André  a écrit le 17/09/2012 à 1:13 :

Amis chrétiens, prions pour la France. Un monde meilleur est toujours possible. Les chrétiens sont persécutés dans le monde, cela doit changer. Les Templiers défendaient la vie, pas la mort... ou le mensonge politique. La réforme recrute!

René  a écrit le 17/09/2012 à 1:08 :

Rien ne va plus tout court... parlons pérole, la première capitalisation du cac. Rappelons que le cac est mort et qu'on l'enfonce. On parle du schiste, pas des salariés drogués. La France ne sait pas extraire, les américains oui... voila ce que nous devenons, un pays qui ne sait plus faire...

Tango  a écrit le 16/09/2012 à 19:43 :

Les entrepreneurs ne connaissent pas le FSI, savez vous pourquoi parce que c est l ancien gouvernement qui l avait institue et que les conseils régionaux sont tous de gauche, voila la raison, sinon pourquoi n ont ils pas été plus prompts a mettre en oeuvre cette aide aux moyennes entreprises, lequel des partis a le plus d ?illères ? Et bien la réponse est toute trouvée, d ailleurs une bonne partie de la droite a vote pour les emplois jeunes, eux n ont jamais vote une seule loi, ils sont toujours contre tout car ils sont sur d avoir la science infuse. Comme j ai peur pour mon Pays, et mes enfants et petits enfants

En passant  a écrit le 16/09/2012 à 17:33 :

@ Franz67 a dit "je ne comprend pas pourquoi, ça ne monte pas au cerveau des fonctionnaires". Là vous en demandez trop, trouver un cerveau là? Va fallor chercher longtemps.
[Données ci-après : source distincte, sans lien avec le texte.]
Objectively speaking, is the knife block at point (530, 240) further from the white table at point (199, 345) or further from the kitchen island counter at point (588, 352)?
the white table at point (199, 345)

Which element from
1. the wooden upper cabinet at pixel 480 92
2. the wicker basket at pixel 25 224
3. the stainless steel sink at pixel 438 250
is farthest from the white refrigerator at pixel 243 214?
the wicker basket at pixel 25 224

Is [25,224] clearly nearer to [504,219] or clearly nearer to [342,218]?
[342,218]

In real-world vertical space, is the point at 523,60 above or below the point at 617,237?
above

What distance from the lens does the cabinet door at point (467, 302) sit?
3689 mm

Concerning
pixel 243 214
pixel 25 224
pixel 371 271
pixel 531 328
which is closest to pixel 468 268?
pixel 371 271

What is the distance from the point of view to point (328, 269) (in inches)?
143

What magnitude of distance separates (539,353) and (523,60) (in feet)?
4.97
Franz67  a écrit le 16/09/2012 à 12:45 :

Quand on surtaxe les entreprises, qu on augmente le coût du travaile et qu on met toujours plus de règlements dans le droit social, on obtient quoi ? Une baisse des investissements et des embauches. C est tellement évident que je ne comprend pas pourquoi, ça ne monte pas au cerveau des fonctionnaires qui nous gouvernent.
Et le problématique de fond en France , c est que ça fait 30 ans que droite et gauche font, bon an mal an, la même politique.
Tant qu on ne changera pas le "logiciel" des politiques, ça continuera, et concernant la crise actuelle.... Elle est devant nous, car jamais Hollande n arrivera à son objectif, s il ne change pas à 180° sa politique, et ça il n a encore montré aucun signe qu il voulait se transformer en Schröder.
La seule politique qui n à jamais été essayée en France c est le libéralisme, c est cette politique qui a permis à des pays comme la Suède, l Australie ou le Canada de sortir de lornière.
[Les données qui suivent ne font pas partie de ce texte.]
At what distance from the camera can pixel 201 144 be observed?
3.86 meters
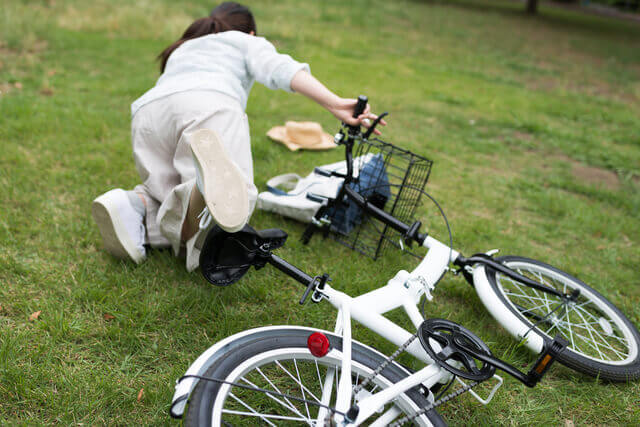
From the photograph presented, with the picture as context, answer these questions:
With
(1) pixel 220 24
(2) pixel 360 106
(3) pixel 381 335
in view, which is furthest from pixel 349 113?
(3) pixel 381 335

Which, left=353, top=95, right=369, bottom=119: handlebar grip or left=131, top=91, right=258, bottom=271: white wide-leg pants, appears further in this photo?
left=353, top=95, right=369, bottom=119: handlebar grip

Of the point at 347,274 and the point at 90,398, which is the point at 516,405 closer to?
the point at 347,274

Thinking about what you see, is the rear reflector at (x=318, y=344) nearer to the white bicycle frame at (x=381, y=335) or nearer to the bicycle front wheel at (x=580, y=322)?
the white bicycle frame at (x=381, y=335)

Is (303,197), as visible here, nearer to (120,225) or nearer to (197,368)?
(120,225)

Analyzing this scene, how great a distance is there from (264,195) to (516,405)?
6.18ft

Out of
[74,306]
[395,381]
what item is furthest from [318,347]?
[74,306]

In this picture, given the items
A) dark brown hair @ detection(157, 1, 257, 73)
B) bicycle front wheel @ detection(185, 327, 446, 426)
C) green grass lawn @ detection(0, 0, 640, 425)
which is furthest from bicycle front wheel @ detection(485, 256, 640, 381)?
dark brown hair @ detection(157, 1, 257, 73)

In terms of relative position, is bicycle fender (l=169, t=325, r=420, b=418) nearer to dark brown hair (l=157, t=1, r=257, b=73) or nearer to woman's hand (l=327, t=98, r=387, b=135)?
woman's hand (l=327, t=98, r=387, b=135)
Generation Post 80  a écrit le 15/09/2012 à 9:43 :

Un entrepreneur ne souhaite qu'une seule chose : entreprendre. Je ne veux pas passer mon temps à comprendre les mécanisme d'aides (ce n'est pas mon métier) ni à me coltiner l'URSAFF et la DI (ce n'est pas mon métier). Donc stop aux aides aux entreprises et stop à la taxation massive du travail. Il faut discuter mais les taux de charges actuels sont délirants, sauf pour ceux qui ont un réseau de contacts pour comprendre les systèmes d'aides (qui sont trop nombreux et donnent trop), ou ceux qui se font soutenir par des spécialistes du droit fiscal, et, dans la même veine, le poids de l'administratif est réellement trop lourd par rapport à la valeur ajoutée pour l'entreprise (nul ou quasi-nul). Vous imaginez combien ce genre de choses est à des années lumières de l'esprit d'entreprendre, et donc, selon moi, pourquoi ce désir d'entreprendre et de se développer (= s'enrichir, ne nous trompons pas) est si absent du paysage social (ah, le rêve du cdi...).
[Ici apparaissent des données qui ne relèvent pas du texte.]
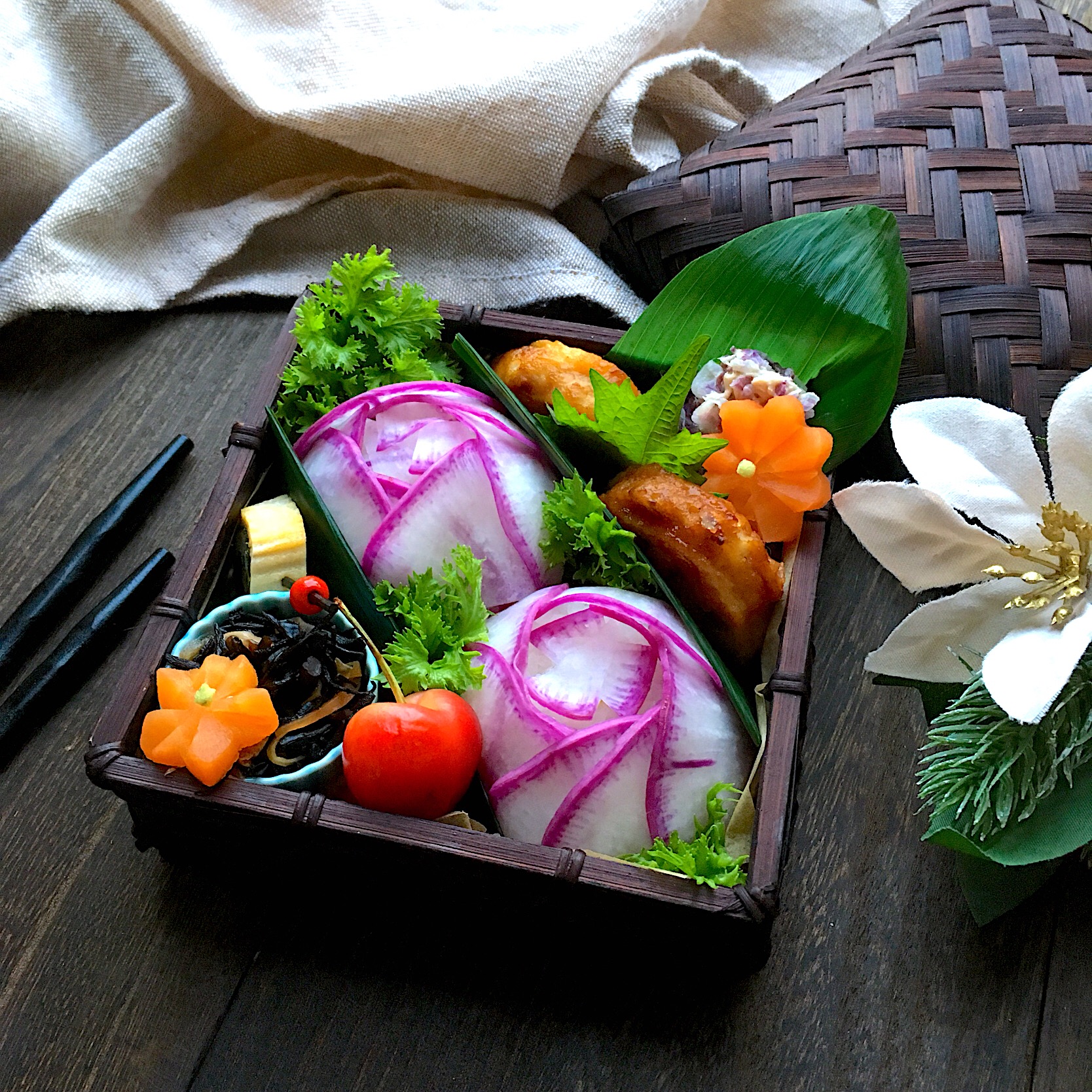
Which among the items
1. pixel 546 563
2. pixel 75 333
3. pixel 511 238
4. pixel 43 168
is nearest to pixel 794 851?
pixel 546 563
Xavier  a écrit le 14/09/2012 à 20:58 :

Je précise qu'il faut également que la France sorte de l'Union Européenne qui nous empêche de mettre en place les réformes indispensables pour redresser notre économie :

1) Reprendre le pouvoir de création monétaire et de gestion du taux de change (souveraineté monétaire) :
Et ce, afin de sortir de la spirale du surendettement public via un financement à taux 0% par la Banque de France à l'Etat.
Pour permettre de redonner de la compétitivité à notre économie via notre propre monnaie, le franc, ajusté aux contraintes de l'économie mondiale.

Ces deux points cruciaux sont interdits par le Traité de Lisbonne (article 63, 32, 123) qui refuse à ce que les Etats puissent monétariser leur dette via le financement à taux 0 par leur propre banque centrale. Ce traité interdit également la mise en place de barrières aux échanges de biens, de services et de capitaux entre les Etats membres et les Etats tiers de l'UE. Or la seule possibilité pour un Etat redistributeur et providentiel de protéger son économie des délocalisations et du dumping généralisé, face à d'autres Etats qui ne pratiquent pas la même politique sociale ou n'en pratiquent pas du tout, est la mise en place de barrières douanières (les formes sont très nombreuses : taxes, incitation fiscale, politique de marché public, etc...).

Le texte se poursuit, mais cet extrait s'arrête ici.